Certain strengths of this research ought to be emphasized. This is the first survey that investigated DPI in relation to sleep quality and duration, along with oxidative stress and inflammatory biomarkers in a representative sample of Iranian adults. Moreover, we employed valid questionnaires to evaluate DPI and sleep health condition of participants. Nonetheless, various limitations must be considered when interpreting our results. The primary limitation of our research was its cross-sectional design, which complicated the inference of a causal link between DPI and sleep habits. It is important to note that the observed links might be biased due to reverse causation, as those with sleep disorders may alter their lifestyle habits. Therefore, future prospective studies are necessary to establish a causal link between DPI and sleep outcomes. Although we assessed dietary intakes of participants through a validated FFQ, recall bias or other potential reporting biases were unavoidable and could have influenced our results. Even though we took into account certain potential confounders in our analyses, residual confounding cannot be dismissed and might have influenced the results. The COVID-19 pandemic led to a decrease in sleep quality, as indicated by earlier research58, which might, in turn, influence our findings. The phytochemical composition of calorie-free foods, including nonalcoholic drinks like tea and various spices, as well as the bioavailability of these phytochemicals, has not been taken into account in DPI calculations, potentially influencing the outcomes. Last but not least, a high percentage of participants in the current study had academic education, so extrapolating these results to the entire Iranian adult population should be done with cautious. Consequently, additional research in various nations is necessary.

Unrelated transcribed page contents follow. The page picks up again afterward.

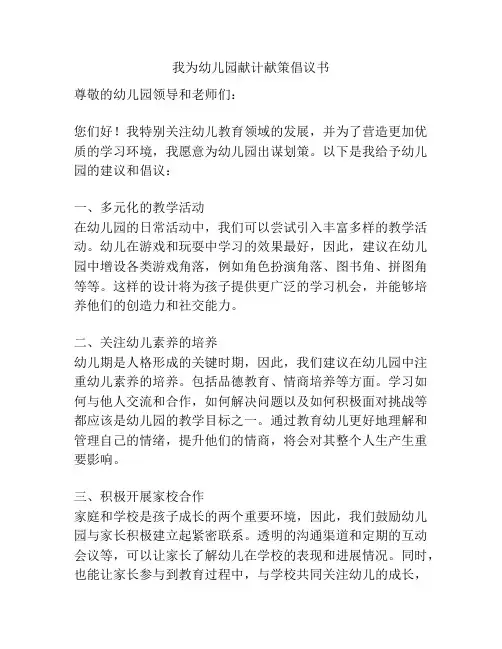 我为幼儿园献计献策倡议书

尊敬的幼儿园领导和老师们：

您们好！我特别关注幼儿教育领域的发展，并为了营造更加优质的学习环境，我愿意为幼儿园出谋划策。以下是我给予幼儿园的建议和倡议：

一、多元化的教学活动
在幼儿园的日常活动中，我们可以尝试引入丰富多样的教学活动。幼儿在游戏和玩耍中学习的效果最好，因此，建议在幼儿园中增设各类游戏角落，例如角色扮演角落、图书角、拼图角等等。这样的设计将为孩子提供更广泛的学习机会，并能够培养他们的创造力和社交能力。

二、关注幼儿素养的培养
幼儿期是人格形成的关键时期，因此，我们建议在幼儿园中注重幼儿素养的培养。包括品德教育、情商培养等方面。学习如何与他人交流和合作，如何解决问题以及如何积极面对挑战等都应该是幼儿园的教学目标之一。通过教育幼儿更好地理解和管理自己的情绪，提升他们的情商，将会对其整个人生产生重要影响。

三、积极开展家校合作
家庭和学校是孩子成长的两个重要环境，因此，我们鼓励幼儿园与家长积极建立起紧密联系。透明的沟通渠道和定期的互动会议等，可以让家长了解幼儿在学校的表现和进展情况。同时，也能让家长参与到教育过程中，与学校共同关注幼儿的成长，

In conclusion, we found that adults with higher DPI scores had a lower chance of having short sleep duration and poor sleep quality. This link was also stronger in subjects with overweight/obesity and males for sleep duration and those with normal-weight and females in the case of sleep quality. Our results showed that MDA and hs-CRP could be intermediate factors for this association. Future prospective studies should be performed to confirm whether higher DPI causally improves sleep outcomes and reduces inflammation or oxidative stress.